School officials across the region strain to keep regular, in-boundary school bus rides under an hour or so. But that has no displaying on magnet school commutes, which easily stretch longer. Students be able to make the best of it: One recent morning, a gang of Thomas Jefferson freshmen huddled around a smallish light clamped to a math textbook to examine for a test. Another university student strummed a guitar. Still others dozed to music using their company portable CD players.
Montgomery Blair once offered an associate program that gave far-flung students safe places to stay if the roads were tied up with bad weather or damages. But the program died out of lack of use, Gainous claimed. "We don't do that any more, because the kids are accustomed to traveling or waiting for the school, " he said. "They only sleep or do their preparation. "
Grace Chung, a 15-year-old Thomas Jefferson sophomore, tries to squeeze in most study time on the bus. But she's seen far much more intricate maneuvers: A friend once made a complete poster for spirit week, full of glitter, during the commute in order to school.

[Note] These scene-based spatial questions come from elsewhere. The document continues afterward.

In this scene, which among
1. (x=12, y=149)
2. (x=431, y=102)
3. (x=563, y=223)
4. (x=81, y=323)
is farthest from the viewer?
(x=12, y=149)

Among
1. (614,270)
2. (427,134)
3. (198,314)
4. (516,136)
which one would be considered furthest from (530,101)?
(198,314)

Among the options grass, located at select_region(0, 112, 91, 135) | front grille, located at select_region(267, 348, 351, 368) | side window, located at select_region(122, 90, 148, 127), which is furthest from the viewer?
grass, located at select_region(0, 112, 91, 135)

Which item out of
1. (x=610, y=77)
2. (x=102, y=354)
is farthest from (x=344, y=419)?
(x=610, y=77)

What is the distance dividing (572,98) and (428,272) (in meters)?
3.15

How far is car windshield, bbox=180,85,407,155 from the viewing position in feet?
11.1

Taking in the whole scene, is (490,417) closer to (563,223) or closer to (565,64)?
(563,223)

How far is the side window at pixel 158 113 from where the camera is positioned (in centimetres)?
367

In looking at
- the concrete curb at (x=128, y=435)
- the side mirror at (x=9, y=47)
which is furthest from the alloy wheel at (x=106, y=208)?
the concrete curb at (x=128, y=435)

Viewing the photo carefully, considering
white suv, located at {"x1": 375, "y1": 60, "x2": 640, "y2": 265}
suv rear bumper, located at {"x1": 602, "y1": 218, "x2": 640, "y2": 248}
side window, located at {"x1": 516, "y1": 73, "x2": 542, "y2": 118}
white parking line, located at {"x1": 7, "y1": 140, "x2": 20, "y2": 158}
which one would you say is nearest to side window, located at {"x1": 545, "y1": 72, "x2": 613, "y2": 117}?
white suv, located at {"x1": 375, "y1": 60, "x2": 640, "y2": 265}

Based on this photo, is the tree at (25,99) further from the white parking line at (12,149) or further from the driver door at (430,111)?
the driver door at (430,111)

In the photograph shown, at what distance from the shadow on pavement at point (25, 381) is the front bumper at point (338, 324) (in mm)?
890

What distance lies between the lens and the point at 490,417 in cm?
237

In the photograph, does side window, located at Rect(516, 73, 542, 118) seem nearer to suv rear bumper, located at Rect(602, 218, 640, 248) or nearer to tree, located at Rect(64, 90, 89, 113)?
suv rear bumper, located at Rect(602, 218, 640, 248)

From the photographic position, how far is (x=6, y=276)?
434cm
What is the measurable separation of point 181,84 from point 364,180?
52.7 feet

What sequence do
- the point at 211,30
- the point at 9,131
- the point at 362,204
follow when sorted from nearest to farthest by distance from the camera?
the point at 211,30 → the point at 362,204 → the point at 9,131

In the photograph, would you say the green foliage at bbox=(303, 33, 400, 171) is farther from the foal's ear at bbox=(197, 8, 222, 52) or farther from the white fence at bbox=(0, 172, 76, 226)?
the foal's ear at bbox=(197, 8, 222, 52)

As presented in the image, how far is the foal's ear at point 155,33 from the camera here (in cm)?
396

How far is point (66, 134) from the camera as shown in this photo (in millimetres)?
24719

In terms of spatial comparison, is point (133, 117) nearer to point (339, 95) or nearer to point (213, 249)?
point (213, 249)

"She had her glue in addition to her glitter. She would pour it from the glue and then pour it the government financial aid the jar -- I don't think she spilled a single little bit of glitter, " she said.
Grace's base school is Chantilly. Like any traffic-hardened veteran, she separates the woman's commuting time into "good visitors days" and "bad traffic days. "
"Sometimes if traffic is basically good, we get there in 8 a. m., " a visit of about a half-hour, Elegance said. "And sometimes we reach one's destination right before the bell rings" from 8: 30. On a recent icy morning that spawned dozens of car accidents and backups, Grace caused it to be to school at 9: 40.
She sees the positives. "You make a lot of friends on the bus. I can take homework that I don't discover how to do and say, 'Here, guide me. ' There's some math whizzes around the bus. It's like study lounge. "
In Prince William State, 18-year-old Alan Hogan's hour-long bus ride is a lot more like those of old: No magnetic field school, he just lives from the rural, western part of the actual county. The stars are still bright when Hogan gets within the bus each morning. He attends Stonewall Jackson Senior high school, near Manassas. Prince William is constructing a high school for western-area students, but it won't open right up until 2004.
Until then, the kids just get accustomed to the journey.